Mi repuesta es que no lo conseguirá. Y la mejor conclusión te la dejo para el final del escrito.
Veo tanta gente queriendo lograr algo que no puede. O que, en el mejor de los casos, podrían, pero sin llegar a ser buenos en realidad. Y no me refiero a cuando los otros creen que uno no puede, lo digo por los que van en contra de su naturaleza. Simplemente por querer lo que otros logran.
Me dirán que muchos han triunfado contra todo pronóstico. Esos son los que digo que, otros que ni siquiera han hecho el intento, les dicen que no lo lograrán, pero tienen quizá el 50% de probabilidad… la que es una enorme posibilidad.
Las personas debemos ser conscientes de nuestras fortalezas y debilidades. Mejor que fortalecer nuestras debilidades que no necesitamos es pulir, mejorar y aprovecharnos de nuestras verdaderas fortalezas.
En beisbol lo vemos cada vez más. Los bateadores a dos manos, ambidiestros, son cada vez menos frecuentes. Fortalecer tu mejor mano es mejor que dedicar interminables horas a mejorar la que menos te favorece. Aprender a batearles a los zurdos es más lucrativo que tratar de ser también excelente a la derecha.
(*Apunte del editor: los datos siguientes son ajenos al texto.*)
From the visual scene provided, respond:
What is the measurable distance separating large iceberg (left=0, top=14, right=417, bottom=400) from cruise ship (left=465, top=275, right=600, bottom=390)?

No es abandonar sueños, es perseguir los que tengamos mayores probabilidades de alcanzar.
La cuestión es entender que no tenemos tiempo para todo, no deberíamos desperdiciarlo. También entra en juego la parte emocional: Las derrotas son dolorosas, mientras que los triunfos motivan a seguir logrando sueños.
Lo peor de todo: El tiempo gastado en perseguir sueños casi imposibles no lo podemos recuperar para alcanzar los que sí podemos lograr.
¿Puedes revisar si estás dejando de lado sueños alcanzables por luchar contra corriente en búsqueda de otros más difíciles? Y si es así… ya sabes lo que puedes hacer: Ser el ave más rápida dentro del agua, volando en ella.